[Top][All Lists]
[Date Prev][Date Next][Thread Prev][Thread Next][Date Index][Thread Index]
Re: [Chicken-users] using mmap files as strings?
From: |
Alan Post |
Subject: |
Re: [Chicken-users] using mmap files as strings? |
Date: |
Wed, 27 Oct 2010 09:23:18 -0600 |
On Wed, Oct 27, 2010 at 02:02:15PM +0200, Jörg F. Wittenberger wrote:
> Am Donnerstag, den 21.10.2010, 15:01 -0600 schrieb Alan Post:
> > So far so good, that is what I would expect. I'd like to work with
> > an mmap buffer like a string. Is it possible to create an object
> > that will treat the mmap area as a string that I can run regular
> > string operations on without copying the mmap buffer? I'm
> > specifically interested in running regular expressions across the
> > mmap space.
>
> Among other reasons this is one why I've been contemplating how one
> could intercept chicken's string handling.
>
> Another application would be shared substrings. Or the combination of
> both. Example: feed a file content to a port, formatted as HTTP chunked
> encoding. A shared substring pointing right into the mmaped file could
> save all copying. The expense would be one object allocation holding
> #{pointer, start, end}.
>
> However this would somehow have to overwrite the basic string handling.
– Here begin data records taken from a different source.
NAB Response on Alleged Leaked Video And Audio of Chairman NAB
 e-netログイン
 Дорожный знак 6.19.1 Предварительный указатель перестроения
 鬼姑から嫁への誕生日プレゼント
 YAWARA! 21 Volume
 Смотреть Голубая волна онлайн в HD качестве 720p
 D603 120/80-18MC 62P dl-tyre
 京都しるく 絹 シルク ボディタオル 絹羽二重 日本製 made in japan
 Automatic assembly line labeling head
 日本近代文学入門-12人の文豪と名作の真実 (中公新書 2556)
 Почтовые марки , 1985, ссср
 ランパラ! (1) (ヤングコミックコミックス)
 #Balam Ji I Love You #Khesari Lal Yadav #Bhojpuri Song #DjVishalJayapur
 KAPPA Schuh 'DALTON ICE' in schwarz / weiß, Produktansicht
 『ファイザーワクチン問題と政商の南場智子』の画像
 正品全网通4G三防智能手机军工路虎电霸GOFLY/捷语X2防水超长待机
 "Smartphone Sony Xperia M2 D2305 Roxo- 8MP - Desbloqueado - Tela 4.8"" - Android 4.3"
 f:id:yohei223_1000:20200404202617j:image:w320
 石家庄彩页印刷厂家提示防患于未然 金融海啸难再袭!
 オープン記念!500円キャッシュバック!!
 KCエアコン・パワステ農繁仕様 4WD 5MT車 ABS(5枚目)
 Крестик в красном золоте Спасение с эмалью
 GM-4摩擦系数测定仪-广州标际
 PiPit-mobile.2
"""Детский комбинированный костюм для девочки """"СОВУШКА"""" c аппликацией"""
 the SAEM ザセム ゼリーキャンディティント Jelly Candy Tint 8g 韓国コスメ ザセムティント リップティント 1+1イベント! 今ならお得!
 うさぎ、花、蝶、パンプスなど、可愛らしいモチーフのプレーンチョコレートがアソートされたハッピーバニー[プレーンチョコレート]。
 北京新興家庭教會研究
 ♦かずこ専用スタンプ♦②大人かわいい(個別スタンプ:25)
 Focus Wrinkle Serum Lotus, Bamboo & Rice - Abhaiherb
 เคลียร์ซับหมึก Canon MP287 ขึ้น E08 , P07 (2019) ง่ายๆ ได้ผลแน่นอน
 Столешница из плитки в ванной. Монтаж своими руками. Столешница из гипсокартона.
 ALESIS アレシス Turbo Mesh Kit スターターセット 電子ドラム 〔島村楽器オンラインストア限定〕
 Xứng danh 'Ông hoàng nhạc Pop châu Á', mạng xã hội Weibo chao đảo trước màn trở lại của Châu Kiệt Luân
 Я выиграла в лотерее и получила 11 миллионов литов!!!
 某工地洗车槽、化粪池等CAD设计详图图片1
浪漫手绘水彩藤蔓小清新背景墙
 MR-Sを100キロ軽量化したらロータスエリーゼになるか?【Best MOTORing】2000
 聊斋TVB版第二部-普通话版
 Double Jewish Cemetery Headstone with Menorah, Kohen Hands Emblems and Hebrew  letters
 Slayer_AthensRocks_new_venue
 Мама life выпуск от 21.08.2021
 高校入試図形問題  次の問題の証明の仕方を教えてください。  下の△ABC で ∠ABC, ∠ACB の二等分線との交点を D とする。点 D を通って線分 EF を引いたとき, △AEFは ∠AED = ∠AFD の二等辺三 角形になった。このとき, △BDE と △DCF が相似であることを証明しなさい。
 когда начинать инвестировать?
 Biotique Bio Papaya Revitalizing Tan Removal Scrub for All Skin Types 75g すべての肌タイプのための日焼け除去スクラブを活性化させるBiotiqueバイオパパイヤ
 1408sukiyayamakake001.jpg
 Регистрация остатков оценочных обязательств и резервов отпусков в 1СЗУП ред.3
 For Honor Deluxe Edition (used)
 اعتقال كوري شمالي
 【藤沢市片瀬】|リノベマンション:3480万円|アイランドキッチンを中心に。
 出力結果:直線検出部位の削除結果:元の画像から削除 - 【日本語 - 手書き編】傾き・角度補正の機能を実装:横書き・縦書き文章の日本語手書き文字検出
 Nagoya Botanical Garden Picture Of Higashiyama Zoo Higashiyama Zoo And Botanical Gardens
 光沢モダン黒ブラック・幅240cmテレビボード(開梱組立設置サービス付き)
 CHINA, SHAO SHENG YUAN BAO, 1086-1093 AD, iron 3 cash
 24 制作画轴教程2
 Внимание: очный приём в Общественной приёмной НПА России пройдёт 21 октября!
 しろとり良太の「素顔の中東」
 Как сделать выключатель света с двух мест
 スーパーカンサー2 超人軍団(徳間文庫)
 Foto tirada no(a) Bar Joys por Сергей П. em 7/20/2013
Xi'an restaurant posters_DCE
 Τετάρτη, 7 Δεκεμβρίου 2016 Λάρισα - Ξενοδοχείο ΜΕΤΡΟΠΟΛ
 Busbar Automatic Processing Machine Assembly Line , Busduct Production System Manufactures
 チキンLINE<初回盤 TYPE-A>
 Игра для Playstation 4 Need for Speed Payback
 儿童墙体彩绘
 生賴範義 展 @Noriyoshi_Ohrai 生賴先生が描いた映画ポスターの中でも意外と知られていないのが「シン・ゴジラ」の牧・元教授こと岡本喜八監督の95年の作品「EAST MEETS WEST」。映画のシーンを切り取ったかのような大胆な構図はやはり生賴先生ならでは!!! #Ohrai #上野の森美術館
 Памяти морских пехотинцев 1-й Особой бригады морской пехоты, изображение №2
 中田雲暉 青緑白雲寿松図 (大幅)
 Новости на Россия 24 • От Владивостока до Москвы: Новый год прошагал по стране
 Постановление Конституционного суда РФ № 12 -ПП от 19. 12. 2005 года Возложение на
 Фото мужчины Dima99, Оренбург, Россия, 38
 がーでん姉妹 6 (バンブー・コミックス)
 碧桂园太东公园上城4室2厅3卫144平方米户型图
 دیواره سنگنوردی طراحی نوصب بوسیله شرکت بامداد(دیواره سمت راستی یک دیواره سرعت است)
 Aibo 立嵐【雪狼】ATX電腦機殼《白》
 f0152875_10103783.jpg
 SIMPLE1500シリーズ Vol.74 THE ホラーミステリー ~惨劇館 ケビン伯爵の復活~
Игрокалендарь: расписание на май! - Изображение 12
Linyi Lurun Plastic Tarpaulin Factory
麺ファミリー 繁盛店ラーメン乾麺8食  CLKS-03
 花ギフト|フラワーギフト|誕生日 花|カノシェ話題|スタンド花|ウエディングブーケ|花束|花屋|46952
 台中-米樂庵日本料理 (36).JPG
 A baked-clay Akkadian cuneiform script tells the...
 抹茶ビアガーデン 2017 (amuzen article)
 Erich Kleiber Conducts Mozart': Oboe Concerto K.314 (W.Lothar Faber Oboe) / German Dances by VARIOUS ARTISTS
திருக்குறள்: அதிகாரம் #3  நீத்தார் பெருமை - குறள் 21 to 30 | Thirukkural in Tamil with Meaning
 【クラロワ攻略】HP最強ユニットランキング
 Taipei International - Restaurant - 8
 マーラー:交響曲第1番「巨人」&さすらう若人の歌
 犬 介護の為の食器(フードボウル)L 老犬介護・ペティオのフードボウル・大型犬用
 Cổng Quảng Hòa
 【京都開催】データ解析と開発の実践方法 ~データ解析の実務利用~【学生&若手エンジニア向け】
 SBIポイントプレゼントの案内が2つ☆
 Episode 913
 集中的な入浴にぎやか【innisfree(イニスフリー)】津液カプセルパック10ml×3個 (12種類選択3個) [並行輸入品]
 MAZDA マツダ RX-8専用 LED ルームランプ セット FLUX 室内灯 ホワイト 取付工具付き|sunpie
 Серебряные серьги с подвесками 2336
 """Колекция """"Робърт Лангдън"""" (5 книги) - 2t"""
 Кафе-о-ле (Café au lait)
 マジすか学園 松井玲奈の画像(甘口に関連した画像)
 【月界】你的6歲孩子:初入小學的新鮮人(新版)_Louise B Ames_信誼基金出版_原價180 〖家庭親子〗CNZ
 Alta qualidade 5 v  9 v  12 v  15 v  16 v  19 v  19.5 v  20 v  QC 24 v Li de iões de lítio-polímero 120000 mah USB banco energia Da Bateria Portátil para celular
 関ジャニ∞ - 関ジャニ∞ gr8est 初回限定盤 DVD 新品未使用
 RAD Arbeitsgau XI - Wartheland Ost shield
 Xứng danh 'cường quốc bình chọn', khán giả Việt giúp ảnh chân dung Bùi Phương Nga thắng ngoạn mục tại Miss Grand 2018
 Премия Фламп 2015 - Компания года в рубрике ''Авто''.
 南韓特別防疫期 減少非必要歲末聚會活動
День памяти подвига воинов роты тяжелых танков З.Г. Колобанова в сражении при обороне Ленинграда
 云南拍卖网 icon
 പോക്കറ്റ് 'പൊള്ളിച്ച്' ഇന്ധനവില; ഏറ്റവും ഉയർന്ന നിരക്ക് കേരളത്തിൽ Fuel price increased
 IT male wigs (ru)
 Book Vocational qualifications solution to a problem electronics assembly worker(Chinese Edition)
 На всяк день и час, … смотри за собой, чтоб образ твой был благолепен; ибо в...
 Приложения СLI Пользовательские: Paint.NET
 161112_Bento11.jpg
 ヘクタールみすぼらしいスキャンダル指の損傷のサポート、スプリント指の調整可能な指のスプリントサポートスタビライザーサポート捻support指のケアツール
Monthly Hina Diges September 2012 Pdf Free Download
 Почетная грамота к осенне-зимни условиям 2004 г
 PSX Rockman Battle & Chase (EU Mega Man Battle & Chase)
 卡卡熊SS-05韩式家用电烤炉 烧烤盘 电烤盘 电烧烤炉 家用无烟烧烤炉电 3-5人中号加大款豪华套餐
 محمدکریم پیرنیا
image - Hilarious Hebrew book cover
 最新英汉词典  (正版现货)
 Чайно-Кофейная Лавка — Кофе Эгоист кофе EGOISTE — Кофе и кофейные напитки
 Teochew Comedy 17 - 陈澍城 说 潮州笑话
> I have not yet tried that, but at least the utf8 egg hints that it must
> be possible to do so.
>
In a lisp system I worked on a few years ago, I have both a string
type and a "static" type. They both acted like strings, but the
static type had a pointer+len to non-memory-pool memory, rather than
allocating the string data with the object. I believe also the
static object was read-only, for my own simplicity.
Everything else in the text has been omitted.